Mana shook her head. “No, Mr. Muto. You need to rest. Besides, isn’t your grandson expecting a call from you soon?” Solomon gives her a look to which Mana grins at.
“Fine then. Take care, Mana.” Solomon laughs softly before he waves at her and leaves. Mana smiles in triumph as she watches the old man go. He needed the rest, Mana thought as she turned back to her work.
Half an hour passes and as she hums expecting some scrolls she tilts her head and groans at the dull pain in her neck. She lifts her head and she catches a glimpse of a shadow in the distance, within the crumbled walls of the palace’s hallway.
Mana pauses and hesitates. Though she wishes for this person to scram off and to not be stepping all over her team’s survey marks she remembers what Mr. Muto told her. Realizing the CEO had arrived, Mana takes her eyes off the scroll and takes off her gloves before heading over to the figure.

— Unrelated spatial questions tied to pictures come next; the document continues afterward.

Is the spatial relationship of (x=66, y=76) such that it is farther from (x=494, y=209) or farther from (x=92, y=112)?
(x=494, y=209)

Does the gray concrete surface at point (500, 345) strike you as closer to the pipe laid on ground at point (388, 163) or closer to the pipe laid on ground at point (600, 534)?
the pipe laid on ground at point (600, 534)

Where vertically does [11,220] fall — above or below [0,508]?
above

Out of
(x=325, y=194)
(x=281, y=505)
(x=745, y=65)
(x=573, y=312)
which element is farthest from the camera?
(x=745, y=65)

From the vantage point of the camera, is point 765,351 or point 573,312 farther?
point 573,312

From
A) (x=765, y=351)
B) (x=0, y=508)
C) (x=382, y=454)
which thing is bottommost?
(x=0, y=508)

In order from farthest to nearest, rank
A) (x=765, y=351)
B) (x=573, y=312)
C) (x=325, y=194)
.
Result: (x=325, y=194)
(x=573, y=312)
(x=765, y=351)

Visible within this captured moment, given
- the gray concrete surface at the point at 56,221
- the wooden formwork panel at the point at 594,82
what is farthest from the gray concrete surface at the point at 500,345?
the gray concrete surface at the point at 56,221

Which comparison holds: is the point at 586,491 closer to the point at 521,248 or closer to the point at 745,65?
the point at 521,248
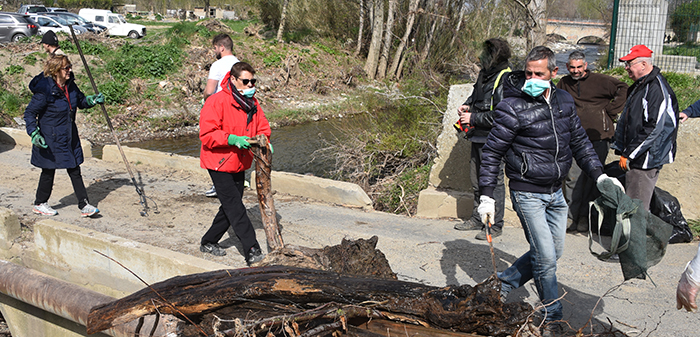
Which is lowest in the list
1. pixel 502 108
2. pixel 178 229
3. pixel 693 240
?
pixel 178 229

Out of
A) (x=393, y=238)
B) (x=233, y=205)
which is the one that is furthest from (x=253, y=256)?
(x=393, y=238)

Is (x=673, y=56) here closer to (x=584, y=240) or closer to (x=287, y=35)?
(x=584, y=240)

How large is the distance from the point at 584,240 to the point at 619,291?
1215 mm

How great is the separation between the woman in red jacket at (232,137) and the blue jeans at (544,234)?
93.2 inches

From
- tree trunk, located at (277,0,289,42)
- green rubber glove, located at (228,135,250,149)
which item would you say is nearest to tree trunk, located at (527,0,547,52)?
green rubber glove, located at (228,135,250,149)

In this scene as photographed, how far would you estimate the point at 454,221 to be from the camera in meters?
6.37

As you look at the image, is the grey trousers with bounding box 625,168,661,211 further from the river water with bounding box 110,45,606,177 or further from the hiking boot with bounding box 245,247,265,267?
the river water with bounding box 110,45,606,177

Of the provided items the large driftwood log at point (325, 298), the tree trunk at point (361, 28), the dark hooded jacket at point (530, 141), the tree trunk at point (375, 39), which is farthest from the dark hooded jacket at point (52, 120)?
the tree trunk at point (361, 28)

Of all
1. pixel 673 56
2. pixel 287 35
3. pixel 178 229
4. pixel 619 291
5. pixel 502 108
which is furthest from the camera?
pixel 287 35

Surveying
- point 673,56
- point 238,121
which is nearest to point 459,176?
point 238,121

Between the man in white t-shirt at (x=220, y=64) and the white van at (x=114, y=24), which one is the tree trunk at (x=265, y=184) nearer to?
the man in white t-shirt at (x=220, y=64)

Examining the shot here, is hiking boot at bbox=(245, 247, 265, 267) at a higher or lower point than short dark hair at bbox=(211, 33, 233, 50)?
lower

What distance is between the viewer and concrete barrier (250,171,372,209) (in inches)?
287

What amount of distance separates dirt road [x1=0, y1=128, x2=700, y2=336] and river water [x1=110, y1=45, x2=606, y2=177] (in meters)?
3.22
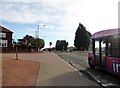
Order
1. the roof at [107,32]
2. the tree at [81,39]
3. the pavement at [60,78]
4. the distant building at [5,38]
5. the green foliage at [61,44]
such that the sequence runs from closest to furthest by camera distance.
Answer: the pavement at [60,78] → the roof at [107,32] → the distant building at [5,38] → the tree at [81,39] → the green foliage at [61,44]

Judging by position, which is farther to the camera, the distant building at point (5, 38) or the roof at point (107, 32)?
the distant building at point (5, 38)

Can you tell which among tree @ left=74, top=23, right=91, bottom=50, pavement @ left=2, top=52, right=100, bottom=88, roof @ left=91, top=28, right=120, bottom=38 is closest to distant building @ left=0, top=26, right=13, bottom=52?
tree @ left=74, top=23, right=91, bottom=50

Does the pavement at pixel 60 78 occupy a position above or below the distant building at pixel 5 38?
below

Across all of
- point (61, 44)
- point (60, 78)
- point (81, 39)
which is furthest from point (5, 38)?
point (60, 78)

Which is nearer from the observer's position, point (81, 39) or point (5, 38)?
point (5, 38)

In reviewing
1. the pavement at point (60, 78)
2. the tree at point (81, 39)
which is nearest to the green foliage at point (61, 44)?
the tree at point (81, 39)

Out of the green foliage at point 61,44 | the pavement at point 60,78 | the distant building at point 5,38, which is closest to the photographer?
the pavement at point 60,78

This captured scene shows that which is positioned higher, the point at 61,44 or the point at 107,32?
the point at 61,44

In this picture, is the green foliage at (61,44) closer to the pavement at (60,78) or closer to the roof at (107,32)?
the pavement at (60,78)

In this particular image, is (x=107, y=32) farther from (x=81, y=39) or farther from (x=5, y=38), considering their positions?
(x=81, y=39)

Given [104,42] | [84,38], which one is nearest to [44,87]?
[104,42]

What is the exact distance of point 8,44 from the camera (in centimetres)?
8594

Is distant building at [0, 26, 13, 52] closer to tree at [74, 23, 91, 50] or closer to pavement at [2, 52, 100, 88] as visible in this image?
tree at [74, 23, 91, 50]

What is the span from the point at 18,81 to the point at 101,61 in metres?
6.85
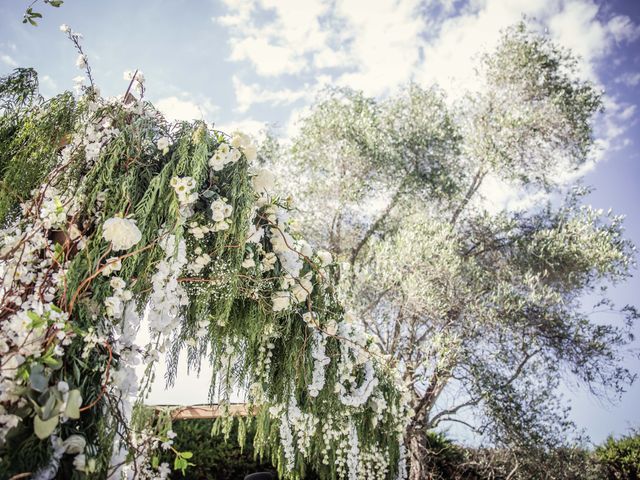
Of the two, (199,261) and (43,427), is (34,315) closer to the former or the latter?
(43,427)

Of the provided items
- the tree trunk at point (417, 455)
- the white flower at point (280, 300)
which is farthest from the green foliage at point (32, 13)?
the tree trunk at point (417, 455)

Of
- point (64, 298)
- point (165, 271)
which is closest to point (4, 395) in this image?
point (64, 298)

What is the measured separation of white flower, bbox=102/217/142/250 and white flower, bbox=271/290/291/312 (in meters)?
0.90

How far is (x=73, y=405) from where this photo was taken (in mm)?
1186

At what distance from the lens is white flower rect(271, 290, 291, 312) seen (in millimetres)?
2244

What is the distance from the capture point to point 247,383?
254 cm

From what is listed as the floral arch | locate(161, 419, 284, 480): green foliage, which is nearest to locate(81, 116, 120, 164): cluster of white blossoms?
the floral arch

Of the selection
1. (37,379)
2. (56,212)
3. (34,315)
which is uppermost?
(56,212)

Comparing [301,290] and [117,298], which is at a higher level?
[301,290]

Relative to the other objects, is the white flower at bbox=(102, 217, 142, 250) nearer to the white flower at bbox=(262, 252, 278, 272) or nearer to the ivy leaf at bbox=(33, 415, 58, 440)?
the ivy leaf at bbox=(33, 415, 58, 440)

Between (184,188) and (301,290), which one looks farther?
(301,290)

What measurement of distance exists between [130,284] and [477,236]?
22.7ft

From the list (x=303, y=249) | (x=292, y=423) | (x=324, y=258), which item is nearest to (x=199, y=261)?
(x=303, y=249)

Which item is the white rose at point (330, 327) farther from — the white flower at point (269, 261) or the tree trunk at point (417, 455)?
the tree trunk at point (417, 455)
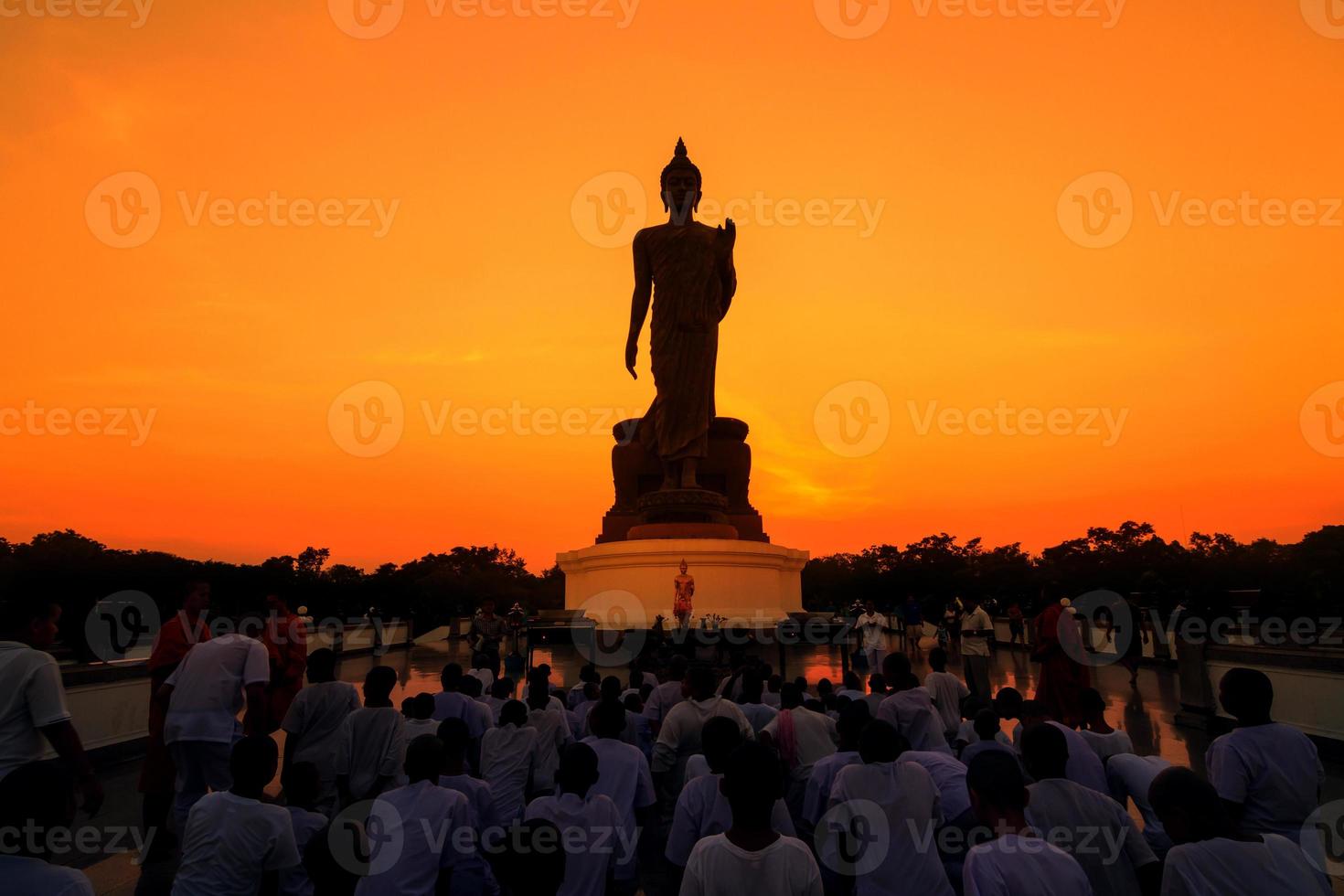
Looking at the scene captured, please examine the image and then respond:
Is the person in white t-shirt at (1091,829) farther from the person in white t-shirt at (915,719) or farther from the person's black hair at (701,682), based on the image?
the person's black hair at (701,682)

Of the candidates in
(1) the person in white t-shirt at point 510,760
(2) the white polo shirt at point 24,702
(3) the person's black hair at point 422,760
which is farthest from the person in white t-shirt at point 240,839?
(1) the person in white t-shirt at point 510,760

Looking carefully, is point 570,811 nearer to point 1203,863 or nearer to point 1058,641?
point 1203,863

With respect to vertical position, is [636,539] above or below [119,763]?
above

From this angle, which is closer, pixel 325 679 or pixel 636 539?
pixel 325 679

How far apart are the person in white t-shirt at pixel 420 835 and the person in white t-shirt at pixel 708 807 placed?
3.33 feet

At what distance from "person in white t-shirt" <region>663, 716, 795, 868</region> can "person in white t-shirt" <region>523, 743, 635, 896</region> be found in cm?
30

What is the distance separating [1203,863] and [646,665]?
765 centimetres

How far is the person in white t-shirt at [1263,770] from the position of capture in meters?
4.01

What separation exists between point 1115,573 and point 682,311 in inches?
1281

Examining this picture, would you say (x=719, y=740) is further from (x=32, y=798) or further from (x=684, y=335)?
(x=684, y=335)

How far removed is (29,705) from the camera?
4.44m

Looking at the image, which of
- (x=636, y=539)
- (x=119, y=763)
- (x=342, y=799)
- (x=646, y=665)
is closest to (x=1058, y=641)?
Result: (x=646, y=665)

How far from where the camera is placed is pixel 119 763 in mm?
9695

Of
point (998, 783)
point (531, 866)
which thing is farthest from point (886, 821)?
point (531, 866)
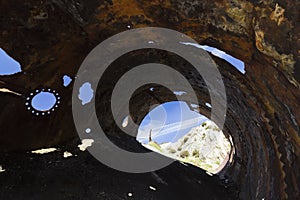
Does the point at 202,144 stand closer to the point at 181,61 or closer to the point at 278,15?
the point at 181,61

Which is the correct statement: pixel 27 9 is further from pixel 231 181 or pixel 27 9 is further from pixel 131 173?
pixel 231 181

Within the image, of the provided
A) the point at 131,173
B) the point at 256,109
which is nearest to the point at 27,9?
the point at 131,173

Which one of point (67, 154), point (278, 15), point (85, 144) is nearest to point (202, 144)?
point (85, 144)

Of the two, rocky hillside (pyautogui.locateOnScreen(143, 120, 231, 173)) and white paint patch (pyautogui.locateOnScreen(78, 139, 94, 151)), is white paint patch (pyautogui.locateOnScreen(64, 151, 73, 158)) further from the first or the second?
rocky hillside (pyautogui.locateOnScreen(143, 120, 231, 173))

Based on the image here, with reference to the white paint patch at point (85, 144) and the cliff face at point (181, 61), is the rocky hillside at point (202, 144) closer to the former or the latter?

Mana skips cheerfully towards him, excited to know who her team expedition sponsor is. Getting closer to him the man turns gently towards her. A soft gasp escapes from her lips as she stops.
It was a young man, who looked around her age or a little older than she was. His skin was quite pale as if he had been hidden away from the sun for too long.
He was wearing black pants, a dark midnight blue vest, a leather choker with metal pieces, golden armbands around his muscular arms, and black leather shoes.
His hair was the most peculiar type of hair Mana had ever seen. It took every strength of her own to not touch it. It consisted of three different colors, with most of his hair spiked up. Most of it was black, except the edges, which were tainted with magenta. Though some of his golden locks spiked up with the rest of his hair, golden locks fell to each side of his face, like lighting bolts
However, the reason why Mana gasped was because of his eyes. Beautiful, crimson eyes that shined like red rubies. Oh, how she just wanted to stare at them forever. Though he had an intimidating gaze, he was also so handsome. His stance which showed his full of confidence only enhanced that idea.
He was utterly divine.
“Oh, you must be the CEO!” Mana cheerfully says clearing her throat as she breaks away from her train of thoughts.
The stranger stares back at her, unabashed.
“This palace… based on the limestones, was from 3000 B.C, no?”
“Yeah!” Mana tries to recover her foolish staring at him. She wipes the beads of sweat off her forehead and replies, “You’re the first who guesses correctly. We've had many people answer incorrectly as they get lost at calculating how old the palace is.”
He smiles softly. Mana’s heart swells up.
“You work here I assume?”
A sheepish smile paints Mana’s face, “Yup, if my clothes don’t give it away. Hehe.” Mana gestures at the sweat-soaked tee and loose blue jeans covered in dust and mud.
The stranger doesn't respond but Mana sees in his eyes a spark of joy and fondness. He gestures around them, “Is researching ancient Egypt a passion of yours? Or is it some kind of dull research project?”
Mana’s eyes lit up as she replied, “Oh yes! Researching ancient Egypt is my passion ever since I can recall.” She paces around and eyes the structures with fondness, “My orphanage took me and the kids to some local museum, and that month the museum was displaying ancient Egyptian finds. Imagine the horror adults felt when four-year-old me could understand the hieroglyphics on the displays.”
The stranger looks at Mana carefully. His eyes filled with amusement.
Mana’s eyes widen as she does a double-take and bows, “Oh I am super sorry! So sorry, my name is Mana.”
She stands straight again and extends out her hand, “What’s your name?”
The stranger takes her hand and looks deep into her eyes, making her freak out internally.
“Yami, Yami Yugi.”
“Yami. Yami.” Mana pronounces his name, liking how it sounded.